2-(1-Hexyloxyethyl)-2-devinyl pyropheophorbide-a (HPPH), a chlorin-based photosensitize, is used in photodynamic therapy. It has been shown the therapeutic potential of HPPH in phase II clinical trials for the treatment of esophageal cancer. Besides, HPPH participated in clinical trials in treating patients with advanced non-small cell lung cancer that blocks the air passages. However, these studies were terminated.

Rostaporfin (SnET2, Purlytin, REM-001), a second generation photosensitizer drug, that was developed as part of Miravant's PhotoPoint photodynamic therapy (PDT) program, for the potential treatment of wet age-related macular degeneration (AMD). It was found a red light with a wavelength of 664 nm activated the drug. It is injected into the patient, where it distributed and selectively bound to plasma lipoproteins, which were produced in high concentrations by hyperproliferating cells such as cancer cells. In January 2002, results of phase III trials indicated that rostaporfin had not met the primary efficacy endpoint for the wet form of AMD. In addition, rostaporfin has been studied in phase 2 and/or Phase 3 clinical trials in cutaneous metastatic breast cancer (CMBC). It was shown that the drug was able to reduce or eliminate a substantial number of treated CMBC tumors. On March 1, 2018, Adgero Biopharmaceuticals Holdings, Inc. announced that the U.S. Food and Drug Administration (“FDA”) has granted Orphan Drug Designation to REM-001 (rostaporfin), for the treatment of Basal Cell Carcinoma Nevus Syndrome (“BCCNS”). BCCNS is a rare but serious condition with few available therapies and many patients lack treatment options.

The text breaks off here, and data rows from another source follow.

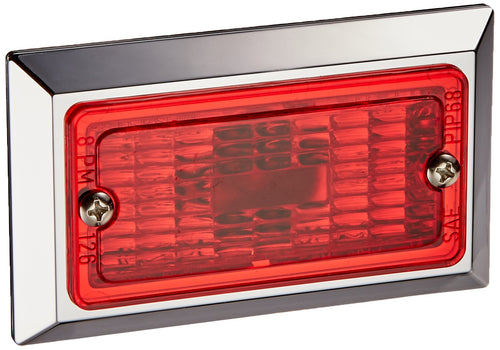 Red Peterson Manufacturing Clearance Light V126R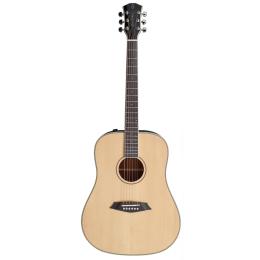 Guitarra electroacústica con previo Sire Larry Carlton A3-D NAT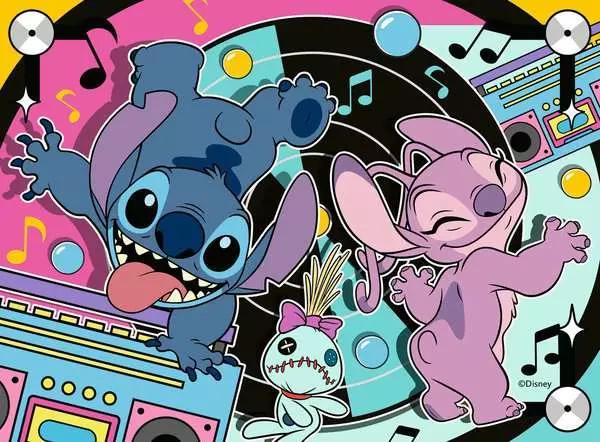 Immagine prodotto Ravensburger Stitch (100 pezzi)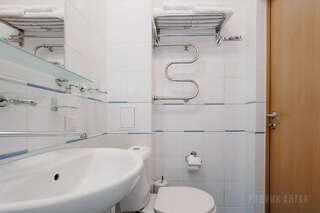 Гостиница Родник Алтая Белокуриха Семейный 1-комнатный (без балкона), Корпус: «Здравница»-7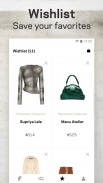 FARFETCH - Shop Luxury Fashion screenshot 2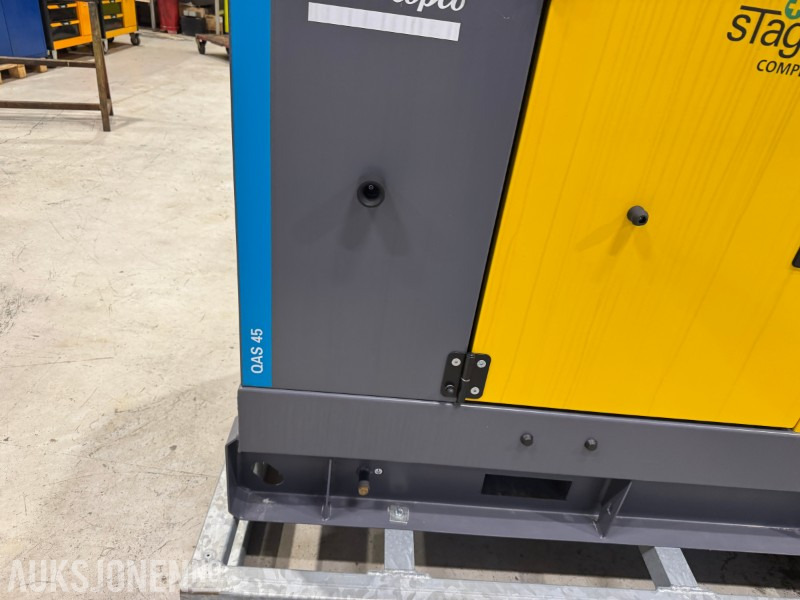 2023 Atlas Copco ZBP45 + QAS45 Hybrid Energiløsning – 2023/2024 modell - Industrial equipment: picture 5 2023 Atlas Copco ZBP45 + QAS45 Hybrid Energiløsning – 2023/2024 modell - Industrial equipment: picture 5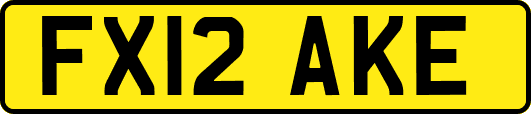 FX12AKE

Methyl aminolevulinate is a prodrug that is metabolised to Protoporphyrin IX (a photosensitizer) used in photodynamic therapy. Photosensitization following application of methyl aminolevulinate cream occurs through the metabolic conversion of methyl aminolevulinate (prodrug) to photoactive porphyrins (PAP), which accumulates in the skin lesions to which the cream has been applied. When exposed to light of appropriate wavelength and energy, the accumulated photoactive porphyrins produce a photodynamic reaction, resulting in a cytotoxic process dependent upon the simultaneous presence of oxygen. The absorption of light results in an excited state of porphyrin molecules, and subsequent spin transfer from photoactive porphyrins to molecular oxygen generates singlet oxygen, which can further react to form superoxide and hydroxyl radicals. Methyl aminolevulinate is used for topical use, in combination with 570 to 670 nm wavelength red light illumination, in the treatment of non-hyperkeratotic actinic keratoses of the face and scalp in immunocompetent patients when used in conjunction with lesion preparation (debridement using a sharp dermal curette).

Talaporfin (INN, also known as aspartyl chlorin, mono-L-aspartyl chlorin e6, NPe6, or LS11) is a photosensitizer used in photodynamic therapy (PDT). Talaporfin is injected into tumors and other regret tissues where it accumulates. It’s activated with light emitting diodes (LED). It absorbs red light at 664-667 nm normally provided by a laser tuned to this wavelength. It was approved in Japan (in 2004) for PDT of lung cancer and glioma and marketed as Laserphyrin. Clinical and preclinical studies indicate that talaporfin sodium treatment may offer a powerful option to synergize current therapies, as well as an alternative monotherapy in treating cancer.